In Bermuda, the Privacy Commissioner has indicated that he believes the GPC may be used to create a legally binding obligation on businesses under their laws, which provide users the right to “request an organisation to cease, or not begin, using his [or her] personal information […] for the purposes of advertising, marketing or public relations,” or “where the use of that personal information is causing or is likely to cause substantial damage or substantial distress to the individual or to another individual.”
Additional information is available in the proposed specification.
Do Not Track was an effort preceding GPC to permit users to communicate their privacy preferences to websites they visit. Unfortunately, in the appendices to their Final Statement of Reasons, the California Attorney General (AG) determined that the AG could not require businesses to comply with DNT requests because the requests do not clearly convey users’ intent to opt out of the sale of their data. A more detailed discussion of the inadequacies of DNT is available as Appendix E of the AG’s Final Statement of Reasons.
When considering whether DNT was sufficient under the CCPA, the AG specifically determined that a new type of privacy signal would benefit users and businesses and that its regulation is “intended to support innovation for privacy services that facilitate the exercise of consumer rights in furtherance of the CCPA.”
GPC responds to this call for innovation by providing a mechanism for privacy signaling that is applicable to current laws, technologies, and business practices.
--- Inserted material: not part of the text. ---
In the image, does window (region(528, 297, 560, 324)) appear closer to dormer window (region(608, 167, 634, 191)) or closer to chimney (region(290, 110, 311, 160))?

The Attorney General has said that he believes GPC is “a technical standard that would make it easier for consumers to stop the sale of their personal information” and that he is “heartened to see a wave of innovation in this space.”
The California AG has determined that businesses must honor two methods of submitting opt-outs. GPC is meant to provide users with an additional option for objecting to the sale of their data, and it functions identically to clicking a “Do Not Sell My Personal Information” link provided by a business.
Some jurisdictions allow businesses to sell user data when there is a conflict between global and site-specific preferences — for instance, if a user has provided specific permission to a website to sell their data. The CCPA Regulations §999.315(c)(2) state that when a GPC signal conflicts with the existing privacy settings a consumer has with the business, the business shall respect the GPC signal but may notify the consumer of the conflict and give the consumer an opportunity to confirm the business-specific privacy setting or participation in a financial incentive program.
A conflict between GPC and site-specific privacy preferences may be resolved differently in other jurisdictions.
Additionally, some implementations of GPC allow users to consent to the sale or sharing of their data on an individual basis.
The GPC preference expression should accurately reflect the users’ privacy preferences. The threshold for obtaining user consent differs between jurisdictions. GPC strives to honor those differences while still providing users with choice about how businesses use their data. In some jurisdictions, the presence of GPC in a user’s browser may constitute an adequate signal to not sell their data, while regulations in another jurisdiction may require the user’s explicit consent in order to send a GPC signal.
What constitutes a deliberate choice may differ between regional regulations. For example, regulations in one jurisdiction may consider the use of a privacy-focused browser to imply a GPC preference, such as under the CCPA Final Statement of Reasons - Appendix E #73 ("The consumer exercises their choice by affirmatively choosing the privacy control […] including when utilizing privacy-by-design products or services"), while regulations in another jurisdiction may require explicit consent from the user to send a GPC signal.